### EXERCISE AIM
Continue the Scalable Analytics Institute symposium page from the point where it stops.

Forward by Carlo Zaniolo (UCLA)

This symposium is being held to celebrate our new Scalable Analytics Institute, and the scientific advances that led to it. Indeed, it is not without some pride and emotion that I recollect the rise of data science from the humble origins that I witnessed when I began my graduate studies. Back then, data was viewed as just raw material in production tasks such as payroll, with research mostly focusing on physical structures and efficient processing. A big leap forward came with the relational data model which introduced logic-based query languages and logical schemata designed to capture the relationships and dependencies that are known to hold in the real world. An interesting role reversal then occurred as databases grew and were used to discover useful and previously unknown statistical relationships and dependencies that hold in the real world. This discovery process is made possible by the design of powerful analytics and their application to the massive datasets that now permeate many areas of human activity, whereby major benefits in science and economy are expected from it. Therefore, the objective of ScAI is the development of more advanced analytics, and of techniques that assure their high-performance and scalable support on parallel systems.

Tyson Condie (UCLA)    slides

In this talk, I will present ongoing work to building a unified Big Data runtime stack that supports a broad range of tasks e.g., ETL, Machine Learning, Big Graph Analytics. A key enabler is the REEF framework, which provides a centralized control plane for implementing a decentralized data plane. This work is in collaboration with the Cloud and Information Services Lab (CISL) at Microsoft and the ScAi Lab.

Alexander Shkapsky (UCLA)

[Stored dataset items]
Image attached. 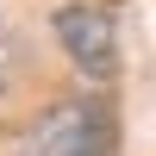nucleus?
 Here are the masks:
<instances>
[{"instance_id": "obj_1", "label": "nucleus", "mask_w": 156, "mask_h": 156, "mask_svg": "<svg viewBox=\"0 0 156 156\" xmlns=\"http://www.w3.org/2000/svg\"><path fill=\"white\" fill-rule=\"evenodd\" d=\"M12 156H112V112L100 100H62L19 137Z\"/></svg>"}, {"instance_id": "obj_2", "label": "nucleus", "mask_w": 156, "mask_h": 156, "mask_svg": "<svg viewBox=\"0 0 156 156\" xmlns=\"http://www.w3.org/2000/svg\"><path fill=\"white\" fill-rule=\"evenodd\" d=\"M56 37L62 50H69V62L81 75H94V81H106L112 69H119V37H112V19L100 6H87V0H75V6L56 12Z\"/></svg>"}, {"instance_id": "obj_3", "label": "nucleus", "mask_w": 156, "mask_h": 156, "mask_svg": "<svg viewBox=\"0 0 156 156\" xmlns=\"http://www.w3.org/2000/svg\"><path fill=\"white\" fill-rule=\"evenodd\" d=\"M12 94V31H6V19H0V100Z\"/></svg>"}]
</instances>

### RESPONSE BELOW
Recent theoretical work has identified a class of aggregates that are monotonic w.r.t. set containment, and can therefore be freely used in recursive rules while keeping the least-fixpoint and model-theoretic semantics of Datalog programs. In this talk, I will present the design and implementation of monotonic aggregate functions based upon this theoretical work. We will review the syntax and semantics of the monotonic aggregates implemented in the Deductive Application Language (DeAL). We will present example programs demonstrating DeAL’s capacity to express and efficiently support a wide range of advanced applications, including graph queries, graph analytics and KDD algorithms. Lastly, we will discuss optimization techniques enabled by the monotonicity of the aggregates and review the results of experimental evaluation showing the effectiveness of these logical extensions in applications.

Mohan Yang (UCLA)    slides

There is a resurgence of interest in using Datalog for big data analytics. The emergence of new computational environments for big data analytics has triggered the re-evaluation of classical Datalog evaluation algorithms on the new environments. In this talk, I will present the results of our experimental study on finding efficient recursive query evaluation algorithms on two widely used computational environments — a multi-core shared memory environment and a MapReduce environment. We review the semi-naive evaluation, the Smart algorithm, a pair of single-source closure (SSC) algorithms and the Floyd-Warshall algorithm. We also propose a new hybrid SSC algorithm, the SSC12 algorithm, which is a combination of the two previously known SSC algorithms. We compare the memory requirements, scalability, and execution time of the evaluation algorithms on synthetic and real-life graphs. Our experimental results of the transitive closure and all-pairs shortest path query evaluation show that the surprisingly simple SSC12 algorithm is the only evaluated algorithm that consistently performs well on all test graphs that fit in the memory of a single machine, while the Smart algorithm is the best choice when the graph doesn’t fit in the memory of a single machine.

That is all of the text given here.